Why? Well, the end goal has always been to get your code to ‘click the log-in button’, but until LLMs, we had to use weak proxies such as: ‘page.click(".login-button")’ to do so. No longer. How so?
Well, at a (very) high-level, Stagehand consists of two functions: ‘act( )’ and ‘extract( )’.
‘act( )’ allows Stagehand to interact with a webpage. If we visit End Clothing, we could provide the act function with some natural language like ‘act(“search for Palace hats”)’ or ‘act(“click on the first shoe”)’ & Stagehand will dynamically generate the underlying Playwright code to get the job done. I cannot stress enough how cool this is.
‘extract( )’ does what you’d likely expect.. it grabs structured text from the webpage. Par example, we could ‘extract(“the price of the first shoe”)’ or ‘extract(“the navbar”)’. Hopefully, you’re starting to see how leveraging natural language makes our browser automation much more robust, or, reliable (see definition above). Let’s see if these functions enable us to build our HN tool in its final form?:
There ya have it. Our Hacker News Daily Summary email. Nice one Browserbase.
Browserbase does a lot more on the reliability front though. Remember, most sites don’t like browser automation, or, ‘bots’, so they’re constantly trying to thwart our efforts. Boo! To combat bots, websites will try and ‘fingerprint’ (i.e. record and recognise) your device by tracking attributes such as your: browser version, IP address, website activity, etc. It’s really quite smart.
So, how do we fight back? We won’t dig into everything Browserbase does, but I think it’s worth understanding ‘residential proxies’ as one arrow in our quiver. As noted, one way to spot-a-bot is to track IP addresses. If a given IP address consistently interacts with a site in some predictable manner, at a predictable interval, the site may block its access or throw a CAPTCHA at it.

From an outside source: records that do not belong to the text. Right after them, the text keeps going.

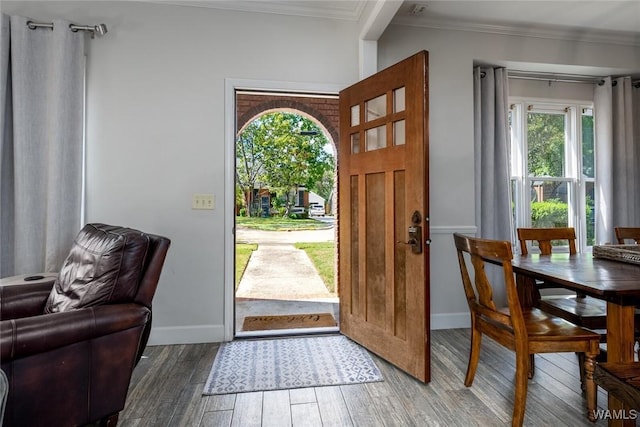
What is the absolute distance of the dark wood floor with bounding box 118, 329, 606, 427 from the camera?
5.54 feet

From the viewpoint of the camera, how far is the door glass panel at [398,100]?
2.18 metres

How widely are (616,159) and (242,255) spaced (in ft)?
18.8

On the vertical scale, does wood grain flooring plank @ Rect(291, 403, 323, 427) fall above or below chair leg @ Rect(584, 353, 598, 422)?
below

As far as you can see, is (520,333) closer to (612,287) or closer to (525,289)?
(612,287)

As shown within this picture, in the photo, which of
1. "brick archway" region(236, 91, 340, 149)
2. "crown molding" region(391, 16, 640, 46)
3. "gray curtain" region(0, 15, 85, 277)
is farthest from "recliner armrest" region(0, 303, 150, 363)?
"brick archway" region(236, 91, 340, 149)

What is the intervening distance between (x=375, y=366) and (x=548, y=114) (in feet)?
10.7

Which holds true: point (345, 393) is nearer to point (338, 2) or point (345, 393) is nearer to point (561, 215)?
point (338, 2)

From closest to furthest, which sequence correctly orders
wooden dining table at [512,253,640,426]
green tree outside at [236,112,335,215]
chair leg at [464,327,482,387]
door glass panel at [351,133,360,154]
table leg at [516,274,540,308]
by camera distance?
wooden dining table at [512,253,640,426] → chair leg at [464,327,482,387] → table leg at [516,274,540,308] → door glass panel at [351,133,360,154] → green tree outside at [236,112,335,215]

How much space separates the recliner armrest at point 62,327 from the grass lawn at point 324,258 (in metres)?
3.27

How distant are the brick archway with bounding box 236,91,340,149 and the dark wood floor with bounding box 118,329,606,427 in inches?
127

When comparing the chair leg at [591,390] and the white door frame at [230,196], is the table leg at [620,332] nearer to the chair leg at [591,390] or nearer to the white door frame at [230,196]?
the chair leg at [591,390]

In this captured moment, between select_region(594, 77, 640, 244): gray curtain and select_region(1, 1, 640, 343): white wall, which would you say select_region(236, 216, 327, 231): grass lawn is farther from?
select_region(594, 77, 640, 244): gray curtain

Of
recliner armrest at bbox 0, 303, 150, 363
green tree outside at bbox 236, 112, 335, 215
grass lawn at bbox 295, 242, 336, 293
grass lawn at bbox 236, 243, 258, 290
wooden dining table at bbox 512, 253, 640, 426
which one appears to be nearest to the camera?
recliner armrest at bbox 0, 303, 150, 363

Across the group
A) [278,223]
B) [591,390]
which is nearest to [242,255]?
[278,223]
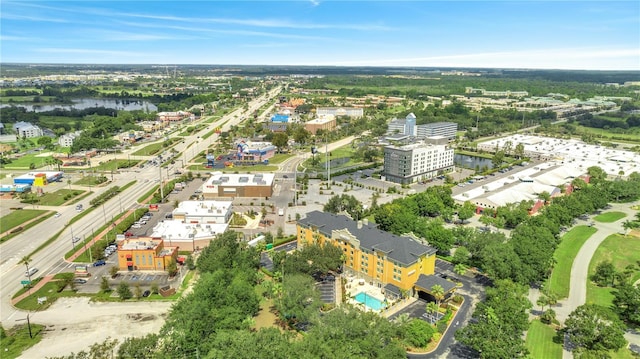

So, logically, one way to fight back is to not use our own IP address, but instead, route our request through another server (or, ‘proxy’) to mask our presence. The ‘top grade’ of proxy servers is a ‘residential proxy’, which is a legitimate device (think a personal computer or router) that belongs to an actual household. Browserbase enables us to tap into a configurable network of these proxies. Pretty sweet.
Alright, let’s dig into Browserbase’s developer platform and then we’ll wrap up. And before you say it.. I know my product screenshots don’t exactly look like Linear’s.. but hey, I guess my writing is ok.
So, what you’re seeing above is where the action is — Browserbase’s ‘Sessions’ tab. Each time we run a browser automation with Browserbase we get a full play-by-play of what happens.
For each ‘session’ (i.e. each time we run our script) we can see: what pages we visit, the page’s corresponding ‘DOM’ (or ‘document object model’), the network requests (e.g. API calls) a given website makes, etc. This is super helpful for understanding exactly what our scraper is doing, as well as for debugging any reliability or performance issues. Finally, browser automation has a modern developer experience!
And that's a wrap! I would encourage you all to visit your own ‘corner of the internet’ and ask yourself, could I turn this into an API? If so, fire away and let me know what you think of Flox, Northflank, and, of course, Browserbase.
Thank you all for reading, I have a tonne of fun writing these.